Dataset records
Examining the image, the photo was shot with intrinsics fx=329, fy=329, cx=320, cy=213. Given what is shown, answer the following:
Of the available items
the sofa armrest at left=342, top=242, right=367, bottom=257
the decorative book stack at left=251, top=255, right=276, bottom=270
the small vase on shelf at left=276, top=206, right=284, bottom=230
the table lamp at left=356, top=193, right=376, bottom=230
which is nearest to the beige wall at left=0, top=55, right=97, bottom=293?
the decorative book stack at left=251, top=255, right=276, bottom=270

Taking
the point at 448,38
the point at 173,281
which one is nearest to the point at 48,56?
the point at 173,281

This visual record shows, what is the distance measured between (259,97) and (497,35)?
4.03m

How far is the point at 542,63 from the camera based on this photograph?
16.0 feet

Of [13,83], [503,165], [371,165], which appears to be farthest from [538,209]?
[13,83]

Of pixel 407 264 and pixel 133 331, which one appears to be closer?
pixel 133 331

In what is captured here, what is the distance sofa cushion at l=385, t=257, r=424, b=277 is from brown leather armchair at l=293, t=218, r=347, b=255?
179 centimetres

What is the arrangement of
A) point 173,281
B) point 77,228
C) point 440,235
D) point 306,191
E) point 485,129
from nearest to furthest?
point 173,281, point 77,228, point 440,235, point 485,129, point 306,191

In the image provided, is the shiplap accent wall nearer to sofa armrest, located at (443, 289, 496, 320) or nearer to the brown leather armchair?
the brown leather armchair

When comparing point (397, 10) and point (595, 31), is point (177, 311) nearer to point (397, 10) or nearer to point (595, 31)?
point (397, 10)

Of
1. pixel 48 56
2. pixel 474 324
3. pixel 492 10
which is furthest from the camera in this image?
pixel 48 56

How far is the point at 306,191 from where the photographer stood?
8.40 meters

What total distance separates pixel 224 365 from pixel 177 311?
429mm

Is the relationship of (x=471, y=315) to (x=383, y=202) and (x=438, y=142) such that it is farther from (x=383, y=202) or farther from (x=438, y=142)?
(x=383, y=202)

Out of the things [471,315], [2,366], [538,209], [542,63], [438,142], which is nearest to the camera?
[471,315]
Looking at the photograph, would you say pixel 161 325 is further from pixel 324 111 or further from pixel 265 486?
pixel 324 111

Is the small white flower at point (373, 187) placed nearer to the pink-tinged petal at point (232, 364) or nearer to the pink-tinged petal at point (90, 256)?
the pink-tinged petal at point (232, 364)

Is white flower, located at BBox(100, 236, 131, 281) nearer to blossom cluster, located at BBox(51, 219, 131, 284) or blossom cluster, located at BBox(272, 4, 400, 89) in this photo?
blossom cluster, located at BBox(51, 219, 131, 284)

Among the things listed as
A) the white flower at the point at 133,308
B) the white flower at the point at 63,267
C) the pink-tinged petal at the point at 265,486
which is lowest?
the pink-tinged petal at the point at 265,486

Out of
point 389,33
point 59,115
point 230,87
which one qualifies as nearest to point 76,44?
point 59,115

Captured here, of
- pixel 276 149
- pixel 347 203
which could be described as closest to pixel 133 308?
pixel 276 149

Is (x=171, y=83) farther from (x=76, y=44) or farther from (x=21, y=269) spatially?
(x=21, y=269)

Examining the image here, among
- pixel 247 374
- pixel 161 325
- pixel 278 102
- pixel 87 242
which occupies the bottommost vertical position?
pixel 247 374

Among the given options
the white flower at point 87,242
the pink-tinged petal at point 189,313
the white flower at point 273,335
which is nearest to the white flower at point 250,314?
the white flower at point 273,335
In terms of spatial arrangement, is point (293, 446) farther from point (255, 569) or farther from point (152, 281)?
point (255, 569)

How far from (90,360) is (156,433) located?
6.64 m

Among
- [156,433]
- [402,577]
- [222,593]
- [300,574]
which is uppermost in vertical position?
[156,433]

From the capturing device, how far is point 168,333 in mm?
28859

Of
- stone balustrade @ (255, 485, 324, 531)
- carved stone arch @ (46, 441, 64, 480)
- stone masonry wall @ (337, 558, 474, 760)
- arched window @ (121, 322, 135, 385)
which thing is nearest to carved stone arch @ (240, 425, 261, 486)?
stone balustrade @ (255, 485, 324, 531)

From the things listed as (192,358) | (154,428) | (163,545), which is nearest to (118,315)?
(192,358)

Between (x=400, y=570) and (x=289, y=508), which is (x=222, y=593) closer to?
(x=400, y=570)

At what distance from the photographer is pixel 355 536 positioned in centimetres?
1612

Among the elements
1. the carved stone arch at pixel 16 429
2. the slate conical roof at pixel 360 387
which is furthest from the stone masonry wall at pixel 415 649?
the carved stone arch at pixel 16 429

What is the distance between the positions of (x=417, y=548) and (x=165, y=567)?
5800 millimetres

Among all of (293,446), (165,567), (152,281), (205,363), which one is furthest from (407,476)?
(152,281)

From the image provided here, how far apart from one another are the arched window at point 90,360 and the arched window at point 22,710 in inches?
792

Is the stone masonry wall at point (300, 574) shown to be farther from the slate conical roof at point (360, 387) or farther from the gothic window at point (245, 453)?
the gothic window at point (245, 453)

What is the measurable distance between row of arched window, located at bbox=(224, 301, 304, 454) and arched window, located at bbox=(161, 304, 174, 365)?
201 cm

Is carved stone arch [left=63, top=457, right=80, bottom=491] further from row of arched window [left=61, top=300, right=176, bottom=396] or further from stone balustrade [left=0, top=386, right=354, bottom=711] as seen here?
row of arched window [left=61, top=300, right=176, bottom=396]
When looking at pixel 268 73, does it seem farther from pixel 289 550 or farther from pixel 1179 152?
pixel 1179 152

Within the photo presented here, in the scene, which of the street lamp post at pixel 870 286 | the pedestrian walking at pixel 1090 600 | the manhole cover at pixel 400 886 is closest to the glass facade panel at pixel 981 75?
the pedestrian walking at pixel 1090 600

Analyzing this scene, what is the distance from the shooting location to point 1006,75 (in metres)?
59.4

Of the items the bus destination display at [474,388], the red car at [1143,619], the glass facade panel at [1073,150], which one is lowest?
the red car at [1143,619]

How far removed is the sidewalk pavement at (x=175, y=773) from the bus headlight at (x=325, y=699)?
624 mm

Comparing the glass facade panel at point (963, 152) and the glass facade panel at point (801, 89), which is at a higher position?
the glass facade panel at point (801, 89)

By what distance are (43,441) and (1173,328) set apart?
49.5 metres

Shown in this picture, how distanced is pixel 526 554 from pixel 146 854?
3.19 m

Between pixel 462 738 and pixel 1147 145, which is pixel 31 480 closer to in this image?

### Stated exercise
Write out the whole listing again, exactly as it stands.

### Task output
Examining the image, the photo was shot with intrinsics fx=329, fy=329, cx=320, cy=213. Given what is shown, answer the following:
Of the available items
the sofa armrest at left=342, top=242, right=367, bottom=257
the decorative book stack at left=251, top=255, right=276, bottom=270
the small vase on shelf at left=276, top=206, right=284, bottom=230
the table lamp at left=356, top=193, right=376, bottom=230
which is nearest to the beige wall at left=0, top=55, right=97, bottom=293?
the decorative book stack at left=251, top=255, right=276, bottom=270

Taking
the point at 448,38
the point at 173,281
which one is nearest to the point at 48,56?
the point at 173,281

This visual record shows, what is the distance measured between (259,97) and (497,35)?
4.03m

How far is the point at 542,63 from the camera based on this photograph?
16.0 feet

Of [13,83], [503,165], [371,165], which appears to be farthest from [538,209]?
[13,83]

Of pixel 407 264 and pixel 133 331, which one appears to be closer?
pixel 133 331

In what is captured here, what is the distance sofa cushion at l=385, t=257, r=424, b=277 is from brown leather armchair at l=293, t=218, r=347, b=255?
179 centimetres

What is the arrangement of
A) point 173,281
B) point 77,228
C) point 440,235
D) point 306,191
E) point 485,129
from nearest to furthest?
point 173,281, point 77,228, point 440,235, point 485,129, point 306,191

In the image provided, is the shiplap accent wall nearer to sofa armrest, located at (443, 289, 496, 320) or nearer to the brown leather armchair?
the brown leather armchair

When comparing point (397, 10) and point (595, 31), is point (177, 311) nearer to point (397, 10) or nearer to point (595, 31)?
point (397, 10)

Of
1. pixel 48 56
2. pixel 474 324
3. pixel 492 10
which is furthest from the camera in this image?
pixel 48 56

How far is the point at 306,191 from where the photographer stood?
8.40 meters

What total distance separates pixel 224 365 from pixel 177 311?
429mm

Is the relationship of (x=471, y=315) to (x=383, y=202) and (x=438, y=142) such that it is farther from (x=383, y=202) or farther from (x=438, y=142)?
(x=383, y=202)

Out of the things [471,315], [2,366], [538,209], [542,63], [438,142], which is nearest to the camera?
[471,315]
Looking at the photograph, would you say pixel 161 325 is further from pixel 324 111 or further from pixel 265 486?
pixel 324 111

Is the small white flower at point (373, 187) placed nearer to the pink-tinged petal at point (232, 364) or nearer to the pink-tinged petal at point (90, 256)?
the pink-tinged petal at point (232, 364)

Is white flower, located at BBox(100, 236, 131, 281) nearer to blossom cluster, located at BBox(51, 219, 131, 284) or blossom cluster, located at BBox(272, 4, 400, 89) in this photo?
blossom cluster, located at BBox(51, 219, 131, 284)

Among the things listed as
A) the white flower at the point at 133,308
B) the white flower at the point at 63,267
C) the pink-tinged petal at the point at 265,486
which is lowest?
the pink-tinged petal at the point at 265,486

Out of
point 389,33
point 59,115
point 230,87
which one qualifies as nearest to point 76,44?
point 59,115

Captured here, of
- pixel 276 149
- pixel 347 203
which could be described as closest to pixel 133 308?
pixel 276 149

Is (x=171, y=83) farther from (x=76, y=44) or farther from (x=21, y=269) spatially?
(x=21, y=269)

Examining the image here, among
- pixel 247 374
- pixel 161 325
- pixel 278 102
- pixel 87 242
which occupies the bottommost vertical position?
pixel 247 374

Among the given options
the white flower at point 87,242
the pink-tinged petal at point 189,313
the white flower at point 273,335
which is nearest to the white flower at point 250,314?
the white flower at point 273,335
In terms of spatial arrangement, is point (293, 446) farther from point (255, 569) or farther from point (152, 281)?
point (255, 569)

How far from (90,360) is (156,433) located?
6.64 m

Among
- [156,433]
- [402,577]
- [222,593]
- [300,574]
which is uppermost in vertical position?
[156,433]

From the capturing device, how far is point 168,333 in mm?
28859

Of
- stone balustrade @ (255, 485, 324, 531)
- carved stone arch @ (46, 441, 64, 480)
- stone masonry wall @ (337, 558, 474, 760)
- arched window @ (121, 322, 135, 385)
which thing is nearest to carved stone arch @ (240, 425, 261, 486)?
stone balustrade @ (255, 485, 324, 531)

From the things listed as (192,358) | (154,428) | (163,545), which is nearest to (118,315)?
(192,358)

Between (x=400, y=570) and (x=289, y=508), which is (x=222, y=593) closer to?
(x=400, y=570)

At what distance from the photographer is pixel 355 536 positioned in centimetres?
1612

Among the elements
1. the carved stone arch at pixel 16 429
2. the slate conical roof at pixel 360 387
which is furthest from the stone masonry wall at pixel 415 649?
the carved stone arch at pixel 16 429

What is the distance between the positions of (x=417, y=548) and (x=165, y=567)?
5800 millimetres

Among all of (293,446), (165,567), (152,281), (205,363), which one is furthest from (407,476)?
(152,281)

From the image provided here, how far apart from one another are the arched window at point 90,360 and the arched window at point 22,710 in inches?
792

Is the stone masonry wall at point (300, 574) shown to be farther from the slate conical roof at point (360, 387) or farther from the gothic window at point (245, 453)?
the gothic window at point (245, 453)

What is the measurable distance between row of arched window, located at bbox=(224, 301, 304, 454) and arched window, located at bbox=(161, 304, 174, 365)?
201 cm

Is carved stone arch [left=63, top=457, right=80, bottom=491] further from row of arched window [left=61, top=300, right=176, bottom=396] or further from stone balustrade [left=0, top=386, right=354, bottom=711] as seen here?
row of arched window [left=61, top=300, right=176, bottom=396]
When looking at pixel 268 73, does it seem farther from pixel 289 550 or farther from pixel 1179 152?
pixel 1179 152

Within the photo presented here, in the scene, which of the street lamp post at pixel 870 286 | the pedestrian walking at pixel 1090 600 | the manhole cover at pixel 400 886 is closest to the glass facade panel at pixel 981 75?
the pedestrian walking at pixel 1090 600

Analyzing this scene, what is the distance from the shooting location to point 1006,75 (in metres)?
59.4

Of the items the bus destination display at [474,388], the red car at [1143,619], the glass facade panel at [1073,150], which one is lowest?
the red car at [1143,619]

How far removed is the sidewalk pavement at (x=175, y=773) from the bus headlight at (x=325, y=699)?
624 mm

Comparing the glass facade panel at point (963, 152) and the glass facade panel at point (801, 89), which is at a higher position?
the glass facade panel at point (801, 89)

By what distance are (43,441) and (1173,328) set apart?
49.5 metres

Shown in this picture, how distanced is pixel 526 554 from pixel 146 854?
3.19 m

Between pixel 462 738 and pixel 1147 145, which is pixel 31 480 closer to in this image?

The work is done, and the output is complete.